Safety a Key Benefit of Laser-assisted Cataract Surgery
Article featured in Ocular Surgery News by Dr. Johnny Gayton
Expanding the margin of safety is an important reason to consider femtosecond laser-assisted cataract surgery.
Ocular Surgery News U.S. Edition, July 10, 2014 Johnny L. Gayton, MD
Increasing precision and improving refractive outcomes in cataract surgery are important goals, but I am most interested in new tools and techniques that make the procedure safer.
Today, I am confident that femtosecond laser-assisted cataract surgery (LACS) is incrementally safer, in my hands, than manual surgery. It is important for surgeons to research laser platforms carefully, however.
Protecting the endothelium
I have found that LACS reduces or eliminates ultrasound time and total phaco energy. Femtosecond laser and ultrasound phacoemulsification both use cavitation to disrupt tissue, but the laser delivers energy more efficiently, with less heat and less collateral damage than ultrasound.
I explain the difference between light energy and sonic energy to patients like this: If I shine a flashlight at you in a room full of people, you can tell exactly where I am aiming the beam. If I clap, everyone in the room hears the clap. Like that clap, ultrasonic phaco energy is dispersed throughout the eye, while the laser light energy is more focused.
In my hands, this reduction in ultrasound results in less corneal edema and inflammation. On the first postoperative day the eyes are quieter. I am much less concerned about endothelial cell loss in compromised eyes, such as those with Fuch’s dystrophy.
Perfecting the capsular opening
Femtosecond laser capsulotomies can be customized to the patient and are accurate to within 30 µm. We have all seen pictures of perfectly uniform LACS capsulotomies. Achieving more precise sizing and circularity is more than just aesthetically pleasing, though. In my hands, a laser capsulotomy is less likely to extend radially, even in challenging cases.
I am also more likely to achieve 360˚ optic coverage, which increases the predictability of the effective lens position and the accuracy of the predicted refractive error. With a manual capsulorrhexis that is a little too big, the IOL may shift anteriorly or a haptic may come out of the capsular bag. If the capsular opening is too small, it is more likely to phimose and push the lens posteriorly. These subtle changes to the effective lens position can have a big impact on the visual outcome and the potential decentration.
Making complex cases routine
What is perhaps most impressive about LACS is the degree to which it can transform a complex case. Using the Catalys laser (Abbott Medical Optics), I have now successfully operated on five hypermature black cataracts (Figures 1 to 3). In each case, I imagined the eye without difficulty, achieved a perfect capsular opening, gained significant nucleofracture without hydrodissection and removed the cataract through a 2.2-mm incision.

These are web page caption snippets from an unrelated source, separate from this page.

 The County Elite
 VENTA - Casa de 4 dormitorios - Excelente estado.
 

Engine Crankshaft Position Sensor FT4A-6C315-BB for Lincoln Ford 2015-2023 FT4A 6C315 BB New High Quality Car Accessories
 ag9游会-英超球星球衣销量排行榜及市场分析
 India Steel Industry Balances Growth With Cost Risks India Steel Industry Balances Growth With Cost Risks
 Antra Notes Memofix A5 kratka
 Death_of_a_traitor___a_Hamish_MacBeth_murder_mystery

The laser made it possible to perform small-incision cataract surgery in these challenging eyes without having to convert to an extracapsular procedure, as I likely would have needed to do in a traditional case. For these black cataracts, I was aggressive with the lens softening, reducing the grid spacing to 50 µm to 100 µm. Softening the lens peripheral to the capsular opening is also particularly helpful in dense nuclei.
Other cases in which LACS helps the surgeon achieve a perfect capsular opening with much less difficulty and risk include eyes with prior trauma, capsular issues, zonular dehiscence and pseudoexfoliation.

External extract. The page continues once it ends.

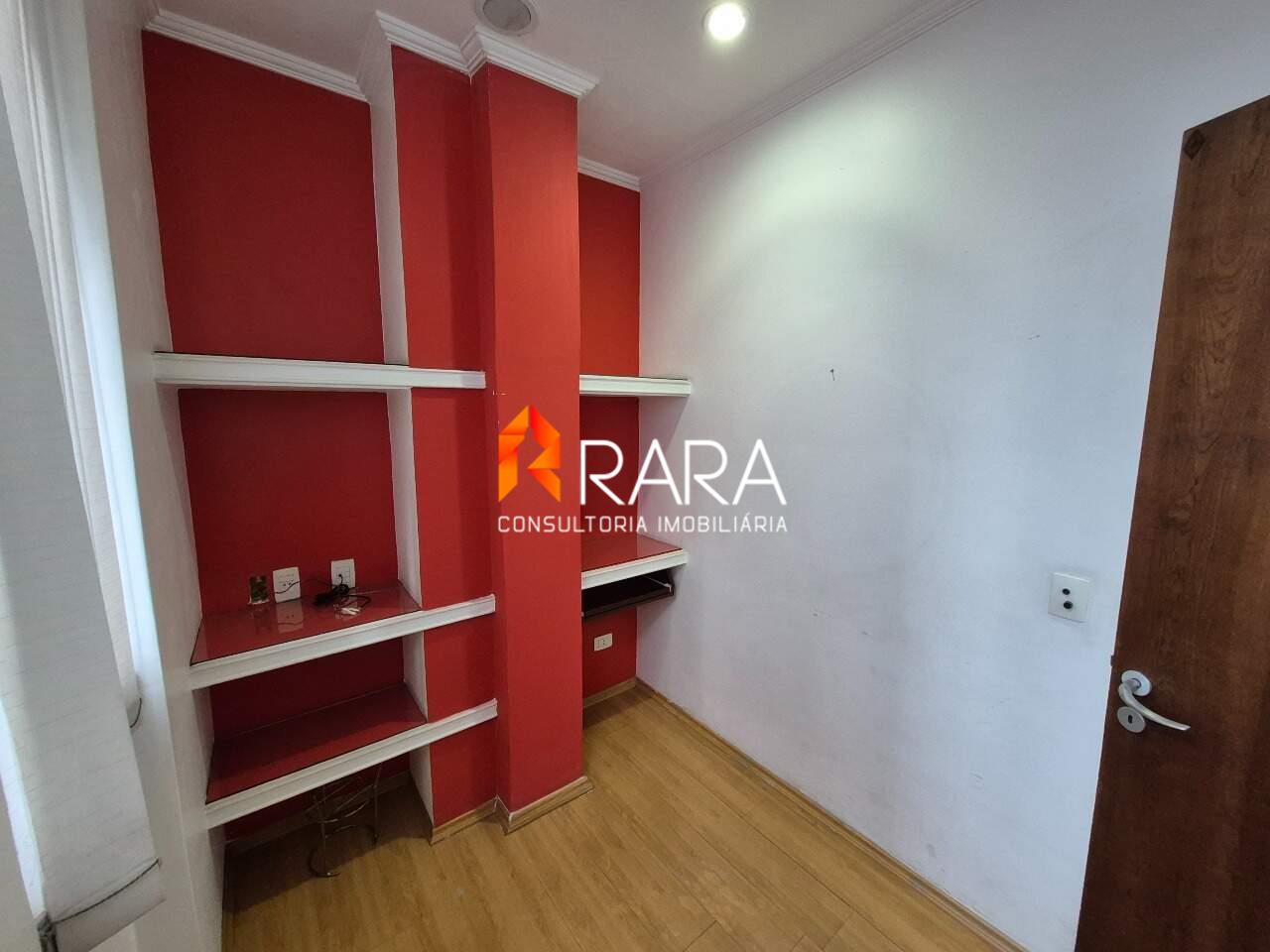 Loja-Salão, 40 m² - Foto 20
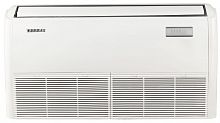 Сплит-система LESSAR  LS-HE55TMA4/LU-HE55UMA4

The population where I practice in Georgia has a high rate of nanophthalmos. These small hyperopic eyes typically have narrow angles that make a manual capsulorrhexis more likely to run peripherally. With LACS, a radial tar is unlikely, and because of the laser nucleofracture, there is less need to establish working space. The femtosecond laser essentially turns a narrow-angle eye into a more routine cataract case.
Other safety features
In evaluating how a particular LACS device will enhance safety during cataract surgery, here are some features that I found essential.

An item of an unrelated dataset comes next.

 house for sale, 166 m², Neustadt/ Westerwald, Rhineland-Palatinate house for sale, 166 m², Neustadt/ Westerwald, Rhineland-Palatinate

IOP impact. Lower pressure during docking with a liquid interface enhances the safety of the procedure because one does not need to worry about increasing IOP in eyes with glaucoma, opening old RK incisions or affecting the microcirculation.
Automation. By automatically setting the parameters for the capsular opening and anterior and posterior ”gates” for the nucleofracture, there is less room for error, and the chance of accidentally cutting the posterior capsule with the laser is reduced.
Advanced imaging. Integrated imaging provides more information than we have had before. For example, in several of my cases, laser imaging confirmed a posterior capsular defect before surgery (Figure 4), thus reducing the chances of dropping the nucleus.
Tilt compensation. Automatic compensation for any tilt due to a positioning problem or anatomic abnormality reduces the chance of a malpositioned capsular opening or a posterior capsule rent, thus improving safety.
Speed. Shortening phaco time by pre-softening and fragmenting the lens reduces the chance of an intraoperative complication due to patient movement for any reason. If the patient is in the operating room for less time, there is less time to have a complication.
I suspect that most practices will find, as I did, that staff perceptions of efficacy and safety have a major impact on conversion rates. The staff’s and my conviction that LACS is safer is what resonates so strongly with our patients.